So do whatever you need to do to get the movie—rent it from a video store, buy it, borrow it, bootleg it, download it illegally, or steal it from your neighbor’s mailbox. Just get your hands on a copy of that movie.
What can you expect when you watch this movie? Lots of nose hair and ear hair (and even old ladies with a little chin stubble). Wrinkles and age spots. Canes and wheelchairs and oxygen tanks. Ill-fitting clothes from the 80s—or maybe Goodwill—purchased when their bodies were a completely different shape than they are now. Genuine old people (it’s a documentary, after all), warts and squirrelly eyebrows and all.
But what you don’t expect is that a guy named Bob has organized them into a senior citizen chorus that sings Jimi Hendrix and James Brown (“I feel g-o-o-d . . . like I knew that I would . . . ). Don’t expect polished, professional singing. They can’t remember the words, they can’t keep the beat, sometimes they end up in the hospital instead of at chorus practice.
It’s one of those movies that you should see if you ever plan to get old someday. It’s a good lesson in how to live well (or as the BeeGees and the Young @ Heart chorus would say, “Ah, ah, ah, ah, stayin’ alive, stayin’ alive!).

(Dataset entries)

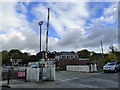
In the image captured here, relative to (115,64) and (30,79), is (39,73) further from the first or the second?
(115,64)

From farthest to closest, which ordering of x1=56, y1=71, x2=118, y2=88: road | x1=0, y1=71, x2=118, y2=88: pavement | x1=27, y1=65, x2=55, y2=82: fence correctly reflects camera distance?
x1=27, y1=65, x2=55, y2=82: fence, x1=0, y1=71, x2=118, y2=88: pavement, x1=56, y1=71, x2=118, y2=88: road

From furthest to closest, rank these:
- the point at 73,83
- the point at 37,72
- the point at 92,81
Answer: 1. the point at 37,72
2. the point at 92,81
3. the point at 73,83

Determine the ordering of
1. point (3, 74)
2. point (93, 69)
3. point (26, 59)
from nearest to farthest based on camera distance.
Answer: point (3, 74) < point (93, 69) < point (26, 59)

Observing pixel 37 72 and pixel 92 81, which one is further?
pixel 37 72

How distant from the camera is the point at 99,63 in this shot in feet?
118

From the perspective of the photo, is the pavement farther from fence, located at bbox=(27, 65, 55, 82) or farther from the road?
fence, located at bbox=(27, 65, 55, 82)

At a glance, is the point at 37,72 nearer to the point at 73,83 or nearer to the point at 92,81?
the point at 73,83

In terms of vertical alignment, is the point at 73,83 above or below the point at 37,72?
below

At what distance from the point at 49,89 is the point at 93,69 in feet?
55.5

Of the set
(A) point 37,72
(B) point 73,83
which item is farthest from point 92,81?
(A) point 37,72

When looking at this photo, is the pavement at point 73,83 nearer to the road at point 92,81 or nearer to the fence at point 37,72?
the road at point 92,81

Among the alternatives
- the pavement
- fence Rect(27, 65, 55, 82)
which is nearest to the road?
the pavement

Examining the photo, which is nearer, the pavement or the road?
the road

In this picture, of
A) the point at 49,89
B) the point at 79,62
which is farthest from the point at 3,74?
the point at 79,62
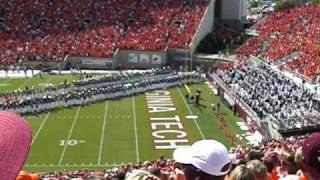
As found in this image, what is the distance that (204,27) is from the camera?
43562 millimetres

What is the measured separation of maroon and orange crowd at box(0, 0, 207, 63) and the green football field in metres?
11.1

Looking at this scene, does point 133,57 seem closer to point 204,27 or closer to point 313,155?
point 204,27

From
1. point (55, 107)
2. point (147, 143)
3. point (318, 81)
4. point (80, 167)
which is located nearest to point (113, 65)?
point (55, 107)

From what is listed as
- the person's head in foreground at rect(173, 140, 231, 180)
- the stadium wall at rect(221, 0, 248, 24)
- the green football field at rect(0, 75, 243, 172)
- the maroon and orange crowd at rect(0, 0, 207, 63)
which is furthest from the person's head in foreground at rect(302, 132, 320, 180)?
the stadium wall at rect(221, 0, 248, 24)

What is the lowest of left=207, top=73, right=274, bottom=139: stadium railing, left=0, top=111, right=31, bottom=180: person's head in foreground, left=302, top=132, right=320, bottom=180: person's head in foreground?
left=207, top=73, right=274, bottom=139: stadium railing

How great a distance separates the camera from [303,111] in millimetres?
21094

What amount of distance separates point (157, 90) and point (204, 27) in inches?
521

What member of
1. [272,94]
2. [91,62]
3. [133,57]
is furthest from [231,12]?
[272,94]

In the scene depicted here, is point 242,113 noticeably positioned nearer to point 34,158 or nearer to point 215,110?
point 215,110

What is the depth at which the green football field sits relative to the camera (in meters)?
18.2

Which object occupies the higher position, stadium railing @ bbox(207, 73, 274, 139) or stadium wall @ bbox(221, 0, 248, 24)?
stadium wall @ bbox(221, 0, 248, 24)

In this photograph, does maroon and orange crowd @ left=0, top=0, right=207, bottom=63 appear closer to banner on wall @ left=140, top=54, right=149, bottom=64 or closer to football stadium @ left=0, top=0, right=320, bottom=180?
football stadium @ left=0, top=0, right=320, bottom=180

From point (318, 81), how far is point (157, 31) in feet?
57.7

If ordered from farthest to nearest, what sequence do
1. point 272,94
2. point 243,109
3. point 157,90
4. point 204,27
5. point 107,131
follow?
point 204,27
point 157,90
point 272,94
point 243,109
point 107,131
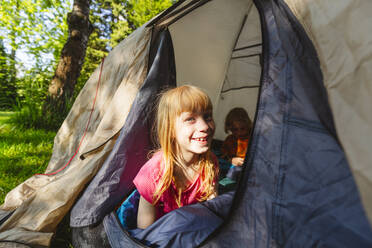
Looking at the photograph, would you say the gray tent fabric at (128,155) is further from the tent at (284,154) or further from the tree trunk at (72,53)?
the tree trunk at (72,53)

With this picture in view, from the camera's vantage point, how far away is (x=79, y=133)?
1808mm

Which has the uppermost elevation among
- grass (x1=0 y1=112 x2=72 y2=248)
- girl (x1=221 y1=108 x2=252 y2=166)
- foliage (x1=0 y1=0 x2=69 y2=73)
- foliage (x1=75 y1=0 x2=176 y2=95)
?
foliage (x1=75 y1=0 x2=176 y2=95)

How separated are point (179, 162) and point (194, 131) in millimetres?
227

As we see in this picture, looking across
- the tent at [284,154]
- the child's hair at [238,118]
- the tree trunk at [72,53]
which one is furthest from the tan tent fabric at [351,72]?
the tree trunk at [72,53]

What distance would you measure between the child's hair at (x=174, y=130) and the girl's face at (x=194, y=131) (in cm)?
3

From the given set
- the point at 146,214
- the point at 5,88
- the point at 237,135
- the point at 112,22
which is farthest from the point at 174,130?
the point at 112,22

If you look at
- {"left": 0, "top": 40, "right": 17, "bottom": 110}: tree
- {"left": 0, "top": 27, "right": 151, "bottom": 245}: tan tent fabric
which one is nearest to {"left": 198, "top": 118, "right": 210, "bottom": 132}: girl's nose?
{"left": 0, "top": 27, "right": 151, "bottom": 245}: tan tent fabric

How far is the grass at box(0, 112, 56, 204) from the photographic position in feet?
5.97

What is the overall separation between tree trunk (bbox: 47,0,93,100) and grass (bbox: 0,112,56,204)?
68cm

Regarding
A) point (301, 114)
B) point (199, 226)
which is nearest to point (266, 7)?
point (301, 114)

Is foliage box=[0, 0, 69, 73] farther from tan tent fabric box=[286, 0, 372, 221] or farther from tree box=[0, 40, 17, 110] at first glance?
tan tent fabric box=[286, 0, 372, 221]

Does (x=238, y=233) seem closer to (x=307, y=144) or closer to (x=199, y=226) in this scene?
(x=199, y=226)

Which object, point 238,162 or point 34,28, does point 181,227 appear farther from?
point 34,28

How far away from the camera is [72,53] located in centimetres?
341
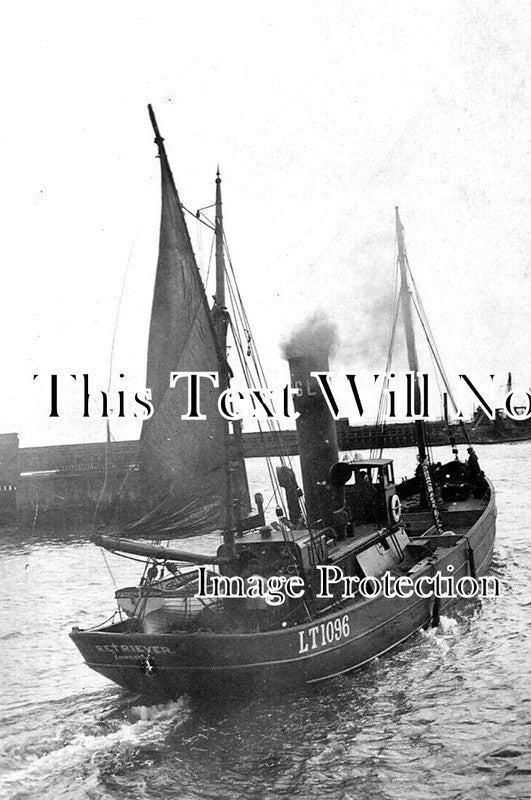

■ **What this task involves**
Repeat the text of the movie review between "So do whatever" and "of that movie.", inclusive. You don't need the dataset entries to do this.

■ **Task response**
So do whatever you need to do to get the movie—rent it from a video store, buy it, borrow it, bootleg it, download it illegally, or steal it from your neighbor’s mailbox. Just get your hands on a copy of that movie.